Então, uma grande rocha está indo direto para a Terra. O que você faz? Um novo artigo de pesquisadores chineses diz que não se pode simplesmente explodi-lo da superfície. Você cava.
Milhões de asteróides vagam pelo sistema solar. A maioria são ruídos inofensivos. Algumas são ameaças silenciosas. A NASA observa os céus constantemente, em busca de problemas. Até aqui? Sem prazos iminentes. Apófis costumava estar no radar. Não foi. Aquele sobrevôo em 2068? Esfregado como um risco.
Mas conhecemos as mordidas da gravidade. Lembra-se de Chelyabinsk em 2013? Uma pedrada moderada quebrou janelas, feriu pessoas. Apenas um arranhão na pele do planeta, claro, mas parecia um aviso. Dezenas de metros de tamanho não são assustadores se você estiver longe. É assustador quando você está perto.
Suponha o pior. Uma pedra. Grande. Mais de 330 pés. Vindo rápido.
Explodi-lo geralmente falha. Impactos cinéticos? Muito fraco para avisos curtos. Cutucada de longo prazo? Demora muito. Os pesquisadores do Espaço: Ciência e Tecnologia apontaram isso. Eles procuraram uma maneira melhor. Não é um empurrão suave. Um empurrão violento.
Duas opções.
Um, uma simples detonação de impacto. Bata no asteróide. Faça uma cratera rasa. Solte a bomba. Explodir.
Dois, pré-escavação. Este é o vencedor. Penetre na rocha. Cave fundo. Em seguida, detone um dispositivo nuclear em seu interior.
A equipe de Xiaowei Wang da Academia Técnica de Veículos de Lançamento da China executou os modelos. Eles levaram em consideração a energia de lançamento. Velocidade. Mudanças na velocidade do asteróide.
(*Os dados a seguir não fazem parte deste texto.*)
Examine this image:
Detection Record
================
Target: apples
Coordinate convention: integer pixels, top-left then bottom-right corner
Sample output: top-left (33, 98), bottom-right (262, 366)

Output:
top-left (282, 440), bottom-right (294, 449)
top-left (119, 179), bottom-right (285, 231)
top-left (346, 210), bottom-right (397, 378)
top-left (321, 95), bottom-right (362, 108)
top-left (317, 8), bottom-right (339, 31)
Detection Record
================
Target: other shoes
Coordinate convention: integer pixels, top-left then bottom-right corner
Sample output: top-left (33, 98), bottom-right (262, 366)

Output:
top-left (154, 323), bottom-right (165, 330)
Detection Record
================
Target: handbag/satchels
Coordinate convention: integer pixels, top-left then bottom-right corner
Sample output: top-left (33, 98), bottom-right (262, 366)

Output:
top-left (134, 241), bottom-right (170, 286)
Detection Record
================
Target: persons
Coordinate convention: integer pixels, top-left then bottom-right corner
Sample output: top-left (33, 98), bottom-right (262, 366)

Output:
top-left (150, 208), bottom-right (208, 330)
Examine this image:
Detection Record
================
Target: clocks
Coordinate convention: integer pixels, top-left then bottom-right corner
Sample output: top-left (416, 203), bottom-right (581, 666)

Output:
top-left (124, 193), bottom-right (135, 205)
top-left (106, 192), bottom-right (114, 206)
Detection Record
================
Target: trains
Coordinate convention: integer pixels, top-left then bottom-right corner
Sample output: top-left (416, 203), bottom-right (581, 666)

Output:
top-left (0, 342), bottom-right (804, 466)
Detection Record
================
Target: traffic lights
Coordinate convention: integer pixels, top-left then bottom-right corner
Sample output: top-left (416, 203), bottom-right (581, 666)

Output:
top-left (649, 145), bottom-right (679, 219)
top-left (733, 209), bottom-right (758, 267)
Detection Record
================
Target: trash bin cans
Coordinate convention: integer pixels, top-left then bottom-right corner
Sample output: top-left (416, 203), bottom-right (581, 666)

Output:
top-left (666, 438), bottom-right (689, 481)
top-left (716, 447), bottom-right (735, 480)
Eles testaram ambos os métodos em um banco de dados virtual de ameaças, presumindo que teríamos um aviso prévio de um a vinte anos.
O tempo ajuda.
Se você tiver, vá mais fundo.
O modo de detonAÇÃO pré-escavação flyby oferece um acoplamento de energia mais forte porque seleciona autonomamente o local da cratera.
Por que isso importa? A detonação profunda transfere melhor a energia. Acopla a explosão à massa da rocha. O método superficial? Aleatório. Acoplamento fraco. Tempo rigoroso. Você está apostando na resistência do dispositivo nuclear. O método profundo permite escolher para onde a bomba vai. Você controla o choque.
Qual é a recompensa?
Você pode destruir um asteroide com 100 metros de diâmetro. Você pode deslocar um de um quilômetro de largura em cerca de 1 metro por segundo em sessenta dias. Isso não é mover montanhas, mas na mecânica orbital, um milímetro equivale a uma milha.
A vida real não é uma simulação.
Do que é feito o asteroide? Uma rocha sólida responde de maneira diferente de uma pilha solta de entulho. É preciso um ataque cirúrgico. O outro precisa de contenção. Depois, há os destroços. Destruir uma rocha não impede a ameaça; pode simplesmente enviar uma rajada de estilhaços em direção ao mesmo alvo.
E como você leva as armas nucleares até lá? Essa é a pergunta que ninguém responde no comunicado de imprensa. Deixando de lado as questões técnicas, as políticas são mais pesadas.
Podemos parar as pedras. Talvez. Se olharmos com antecedência suficiente. Se cavarmos fundo o suficiente.